Information given:

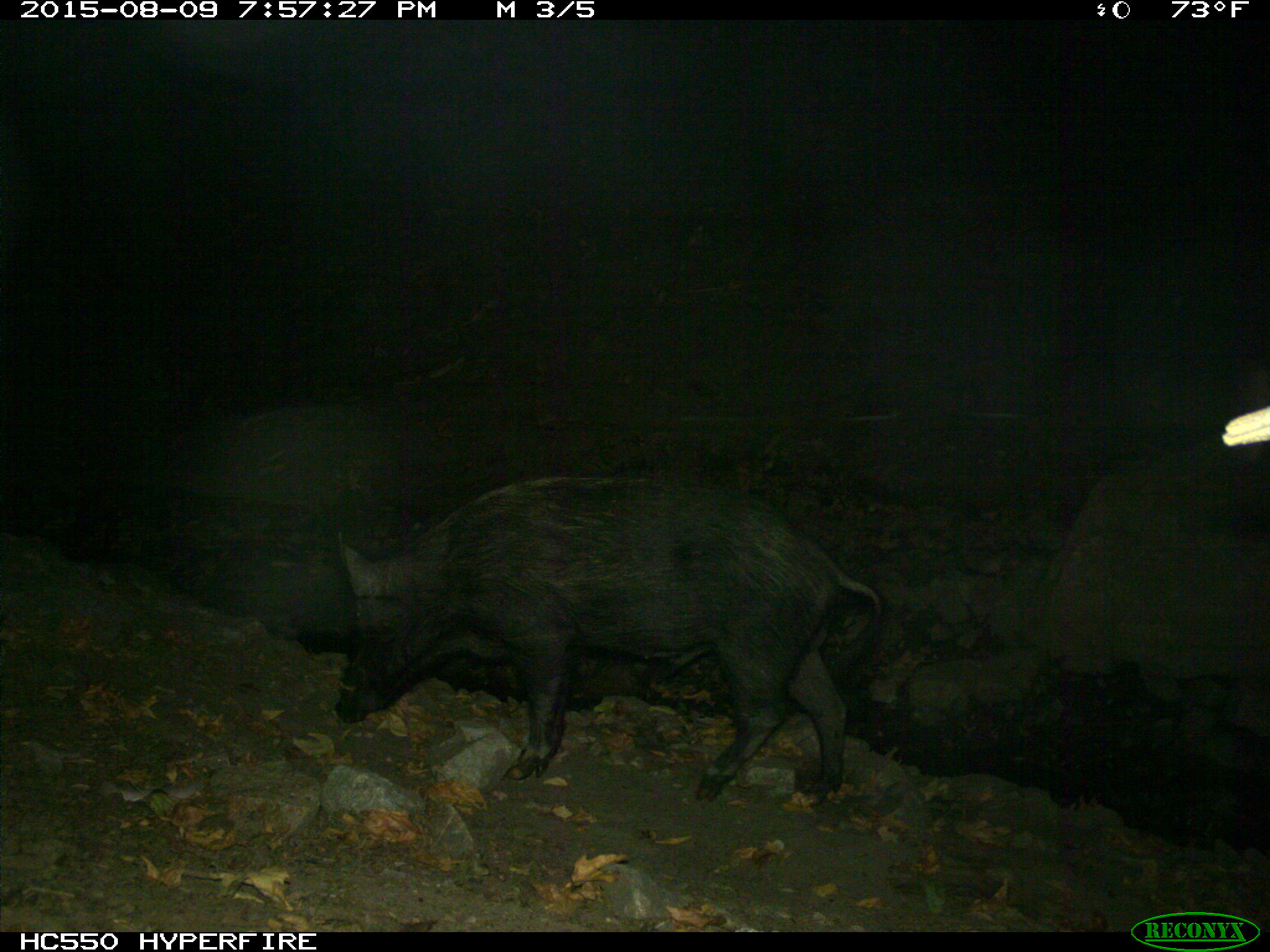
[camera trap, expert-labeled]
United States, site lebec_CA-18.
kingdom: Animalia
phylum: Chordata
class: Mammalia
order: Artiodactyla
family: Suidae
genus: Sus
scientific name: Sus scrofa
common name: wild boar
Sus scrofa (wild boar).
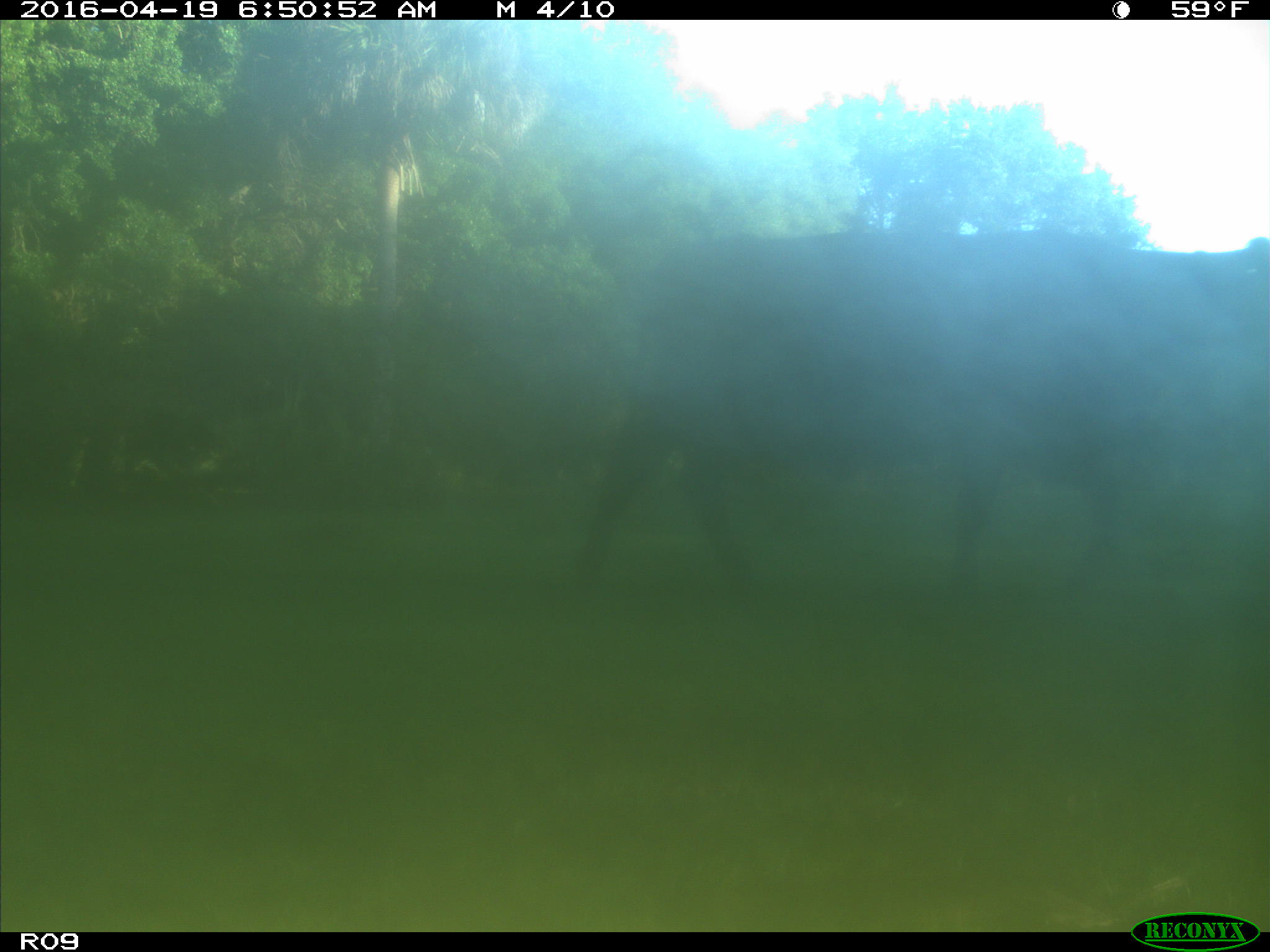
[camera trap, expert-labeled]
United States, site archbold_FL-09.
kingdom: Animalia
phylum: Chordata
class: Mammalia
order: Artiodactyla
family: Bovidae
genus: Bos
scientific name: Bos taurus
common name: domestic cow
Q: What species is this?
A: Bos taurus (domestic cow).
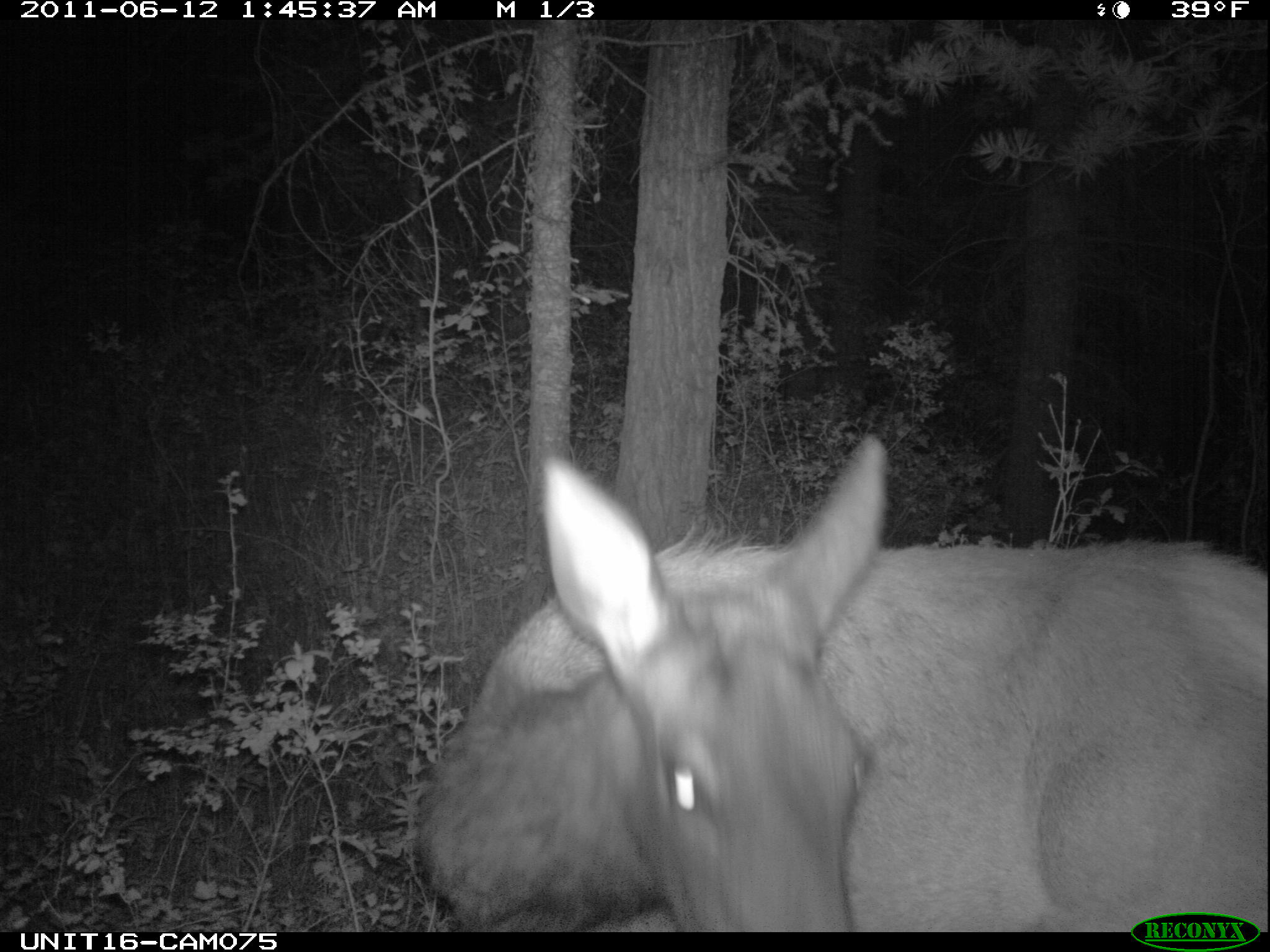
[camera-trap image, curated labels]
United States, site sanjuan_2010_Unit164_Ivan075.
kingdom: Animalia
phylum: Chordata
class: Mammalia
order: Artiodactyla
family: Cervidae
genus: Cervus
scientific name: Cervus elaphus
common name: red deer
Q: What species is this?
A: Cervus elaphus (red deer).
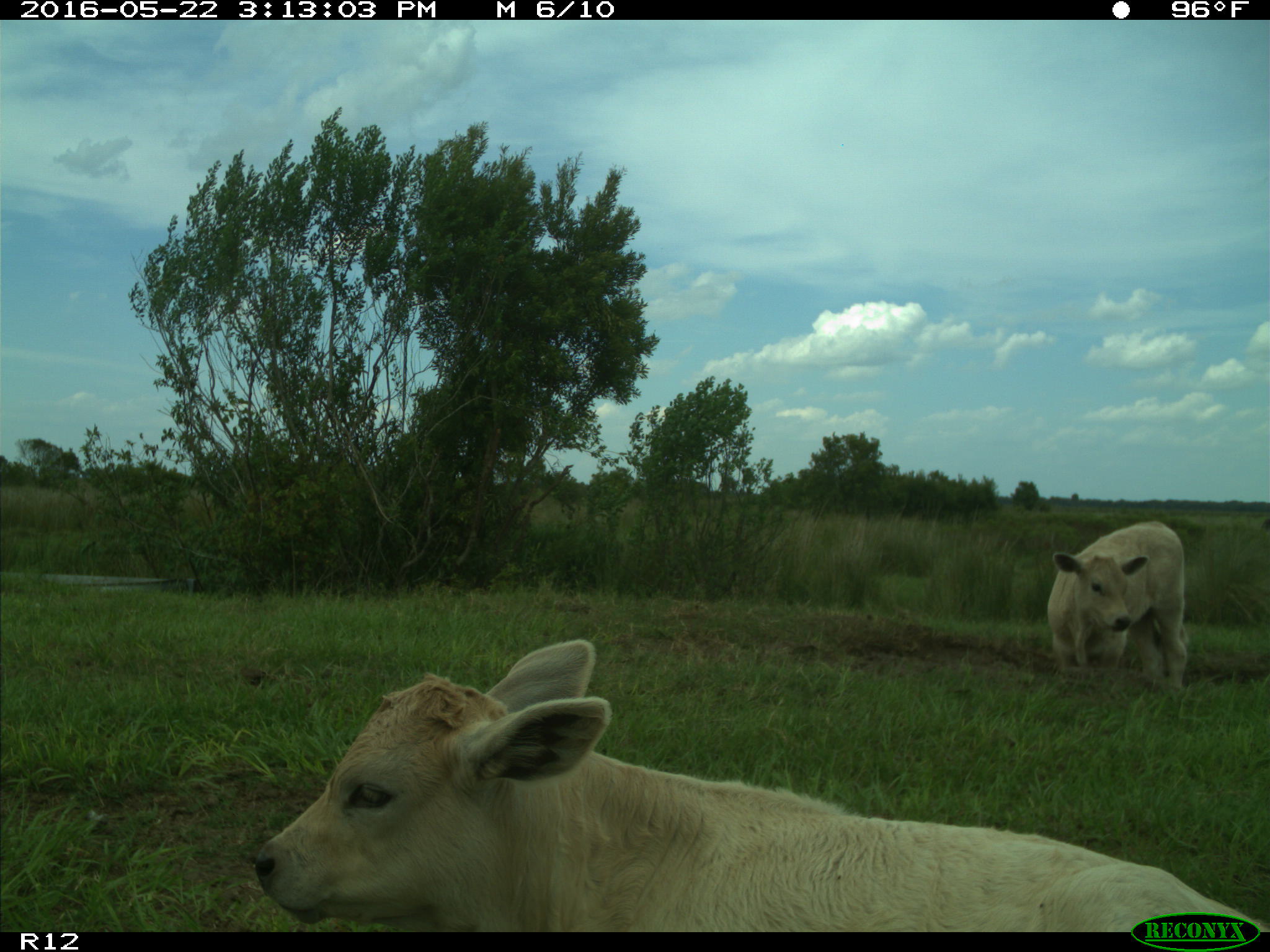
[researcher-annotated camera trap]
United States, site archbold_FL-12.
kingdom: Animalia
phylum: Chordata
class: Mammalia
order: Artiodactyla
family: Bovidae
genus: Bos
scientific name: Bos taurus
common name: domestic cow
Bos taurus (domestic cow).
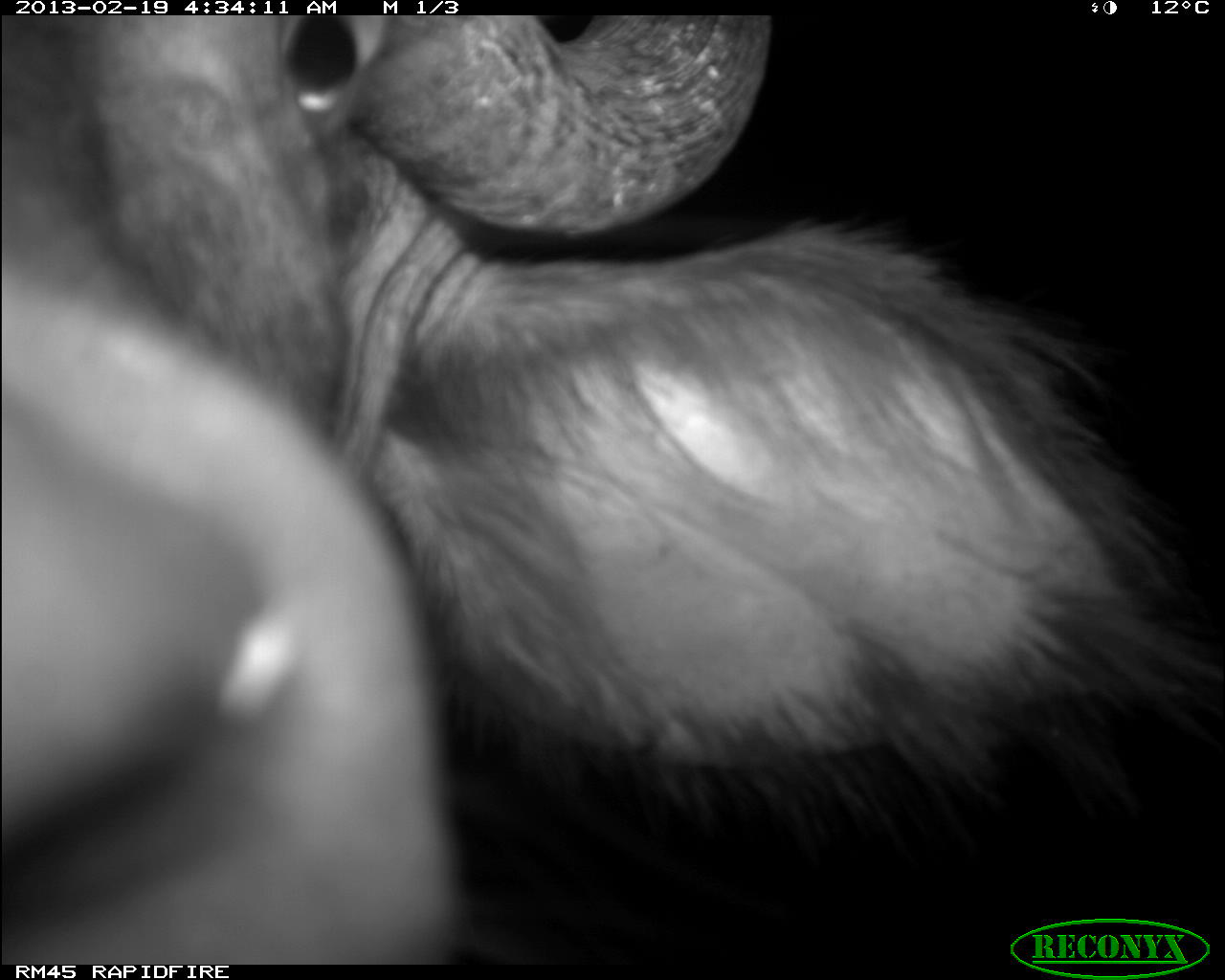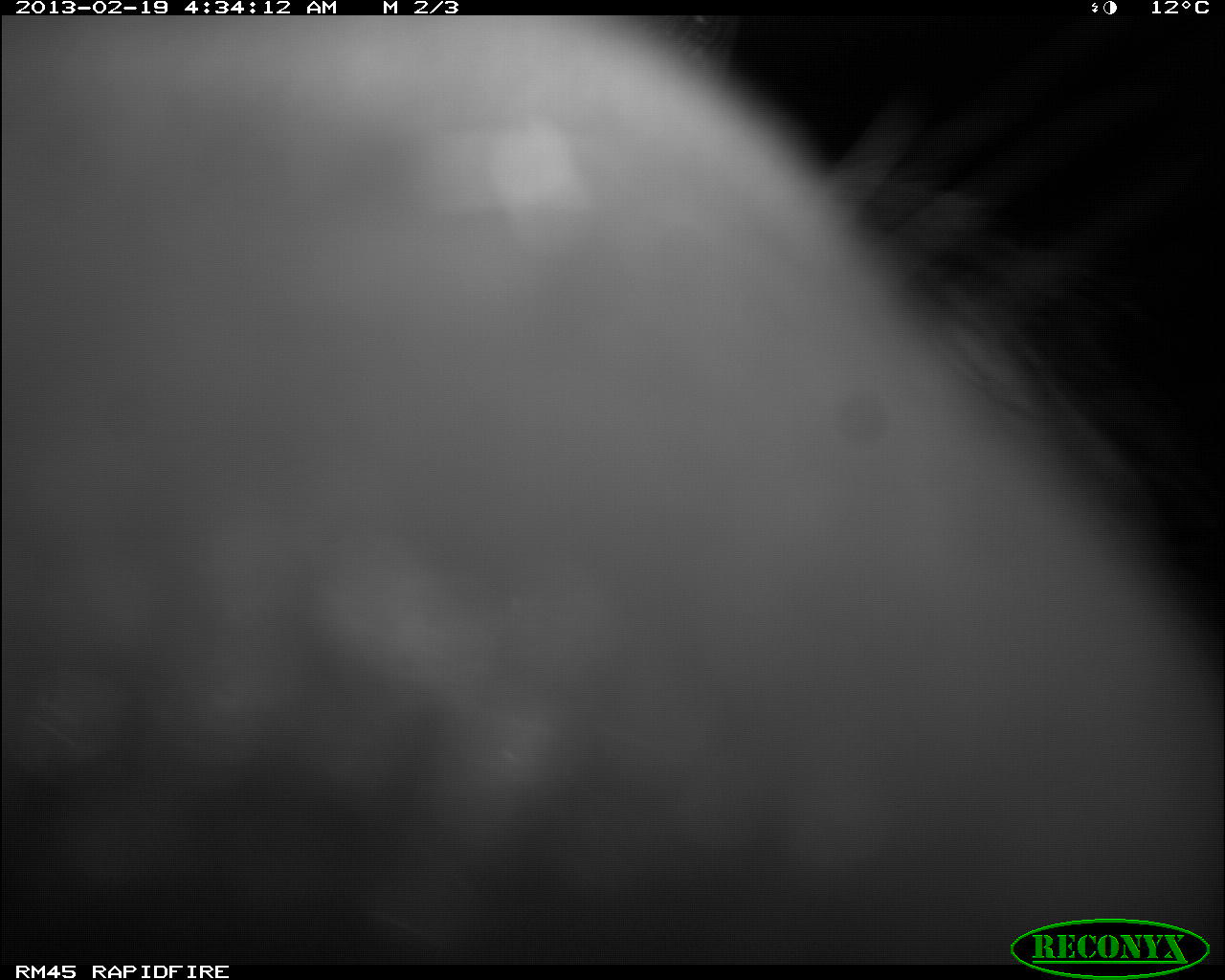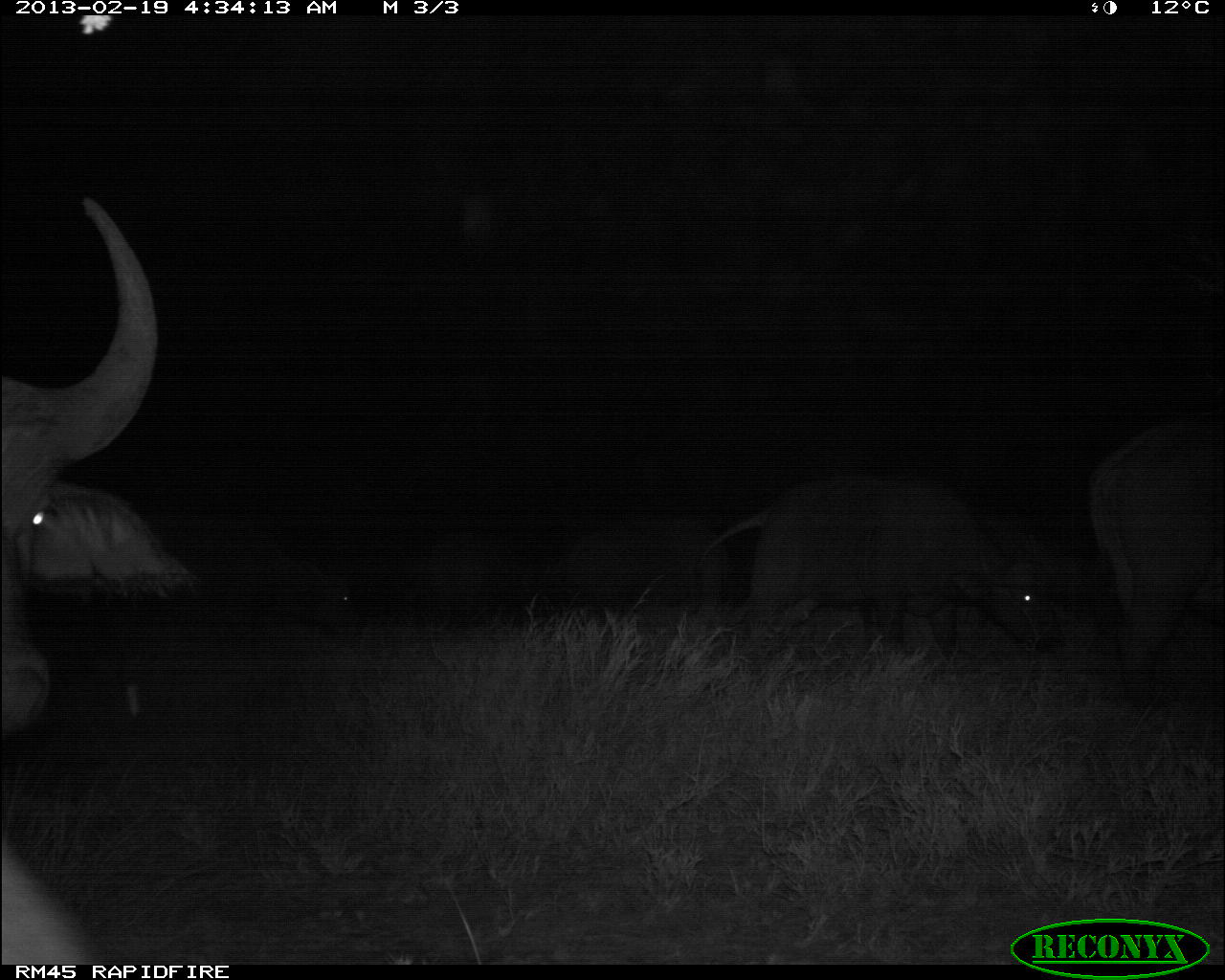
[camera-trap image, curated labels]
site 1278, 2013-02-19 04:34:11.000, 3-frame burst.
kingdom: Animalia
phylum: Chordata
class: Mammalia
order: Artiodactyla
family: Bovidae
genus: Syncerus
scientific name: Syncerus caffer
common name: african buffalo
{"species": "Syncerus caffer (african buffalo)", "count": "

Your objective: Quote exactly, and only, the lines from the one containing "family: Cervidae" through the last line of the records above, both included; leave out any pictures.

Problem solution:
family: Cervidae
genus: Cervus
scientific name: Cervus elaphus
common name: red deer
Q: What species is this?
A: Cervus elaphus (red deer).
[researcher-annotated camera trap]
United States, site archbold_FL-12.
kingdom: Animalia
phylum: Chordata
class: Mammalia
order: Artiodactyla
family: Bovidae
genus: Bos
scientific name: Bos taurus
common name: domestic cow
Bos taurus (domestic cow).
[camera-trap image, curated labels]
site 1278, 2013-02-19 04:34:11.000, 3-frame burst.
kingdom: Animalia
phylum: Chordata
class: Mammalia
order: Artiodactyla
family: Bovidae
genus: Syncerus
scientific name: Syncerus caffer
common name: african buffalo
{"species": "Syncerus caffer (african buffalo)", "count": "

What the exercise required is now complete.